INFORMAÇÃO E DOAÇÃO EM UM SÓ PRODUTO
Outro exemplo de empresa que traz a responsabilidade social em seu modelo de negócio é a Akio 2051, grife adepta da social fashion. O publicitário paulista Reinaldo César Jr., que montou o negócio em 2022, conta que 10% do valor bruto resultante da venda de suas coleções de camisetas são doados a instituições sociais de pouca visibilidade – como o Centro de Equoterapia Dr. Adler, de Mairiporã, SP, e o Hospital Casa do Caminho, de Araxá, MG –, cujas causas inspiram as estampas. “A ideia é contar histórias relacionadas à realidade de cada instituição. Essas histórias têm de necessariamente estabelecer uma conexão forte com as pessoas. Por isso, investimos em um design lúdico”, diz o empreendedor.
Os desenhos carregam atributos e valores que a Akio 2051 quer expressar, sendo a comunicação visual responsável por criar conexões emocionais com quem se identifica com pautas sociais e de inclusão. A coleção Flor de Fogo, por exemplo, nasceu da história real de um garoto de 7 anos assistido pelo Lar da Caridade, mais conhecido como Hospital do Fogo Selvagem, de Uberaba, MG. Vítima de pênfigo, doença também chamada de fogo selvagem e caracterizada por lesões cutâneas dolorosas espalhadas pelo corpo, o menino se refugiava do sofrimento mergulhando no mundo da imaginação enquanto jogava videogame. Essa cena foi o bastante para os designers da Akio 2051 elegerem a flor-de-fogo, uma das armas mais poderosas de vários games, como estampa.

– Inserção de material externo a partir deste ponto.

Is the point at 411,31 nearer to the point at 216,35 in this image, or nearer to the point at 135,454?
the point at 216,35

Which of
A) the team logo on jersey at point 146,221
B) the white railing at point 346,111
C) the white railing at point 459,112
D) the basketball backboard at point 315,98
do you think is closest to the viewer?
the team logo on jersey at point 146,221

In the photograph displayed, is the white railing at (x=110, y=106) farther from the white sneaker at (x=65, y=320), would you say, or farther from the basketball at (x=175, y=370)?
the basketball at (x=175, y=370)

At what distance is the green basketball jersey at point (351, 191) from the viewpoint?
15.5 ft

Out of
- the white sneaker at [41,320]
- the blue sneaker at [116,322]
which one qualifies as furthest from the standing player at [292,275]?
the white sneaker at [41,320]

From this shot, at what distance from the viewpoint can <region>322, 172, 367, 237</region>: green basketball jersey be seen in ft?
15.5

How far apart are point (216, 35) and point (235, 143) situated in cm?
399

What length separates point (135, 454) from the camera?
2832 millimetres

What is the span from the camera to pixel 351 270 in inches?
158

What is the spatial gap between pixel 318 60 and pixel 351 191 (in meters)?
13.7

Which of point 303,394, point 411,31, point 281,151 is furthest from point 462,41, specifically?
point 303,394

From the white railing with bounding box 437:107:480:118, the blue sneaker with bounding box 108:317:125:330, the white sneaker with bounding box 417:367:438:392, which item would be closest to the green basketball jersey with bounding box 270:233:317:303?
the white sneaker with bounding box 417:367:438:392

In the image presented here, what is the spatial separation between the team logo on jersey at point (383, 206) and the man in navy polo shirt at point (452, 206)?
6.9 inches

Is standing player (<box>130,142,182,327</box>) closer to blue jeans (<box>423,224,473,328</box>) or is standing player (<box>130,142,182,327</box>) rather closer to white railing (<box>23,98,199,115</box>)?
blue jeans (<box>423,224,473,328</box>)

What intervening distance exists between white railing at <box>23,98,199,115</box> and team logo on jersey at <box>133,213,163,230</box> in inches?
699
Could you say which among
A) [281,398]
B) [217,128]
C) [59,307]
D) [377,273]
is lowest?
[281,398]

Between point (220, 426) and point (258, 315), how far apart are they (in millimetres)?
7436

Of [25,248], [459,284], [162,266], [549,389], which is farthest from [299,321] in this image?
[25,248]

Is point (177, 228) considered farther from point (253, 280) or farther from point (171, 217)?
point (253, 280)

A coleção Amor Infinito, por sua vez, usa motivos minimalistas para retratar a paixão dos tutores por seus animais de estimação. O design encontrou inspiração no trabalho conduzido pela Associação Protetora dos Animais Abrigo Flora e Fauna, de Brasília, DF, que acolhe cães e gatos em situação de risco, vítimas de abandono ou maus-tratos.
“Por que não usar a moda como forma de expressão? Por que não se vestir bem e ainda ajudar o próximo? Desses questionamentos que sempre me fiz surgiu a Akio 2051”, relata Reinaldo. E continua: “Ficar bonito e ajudar quem mais precisa. Ficar bonito de corpo e alma. Esse é o propósito da marca”.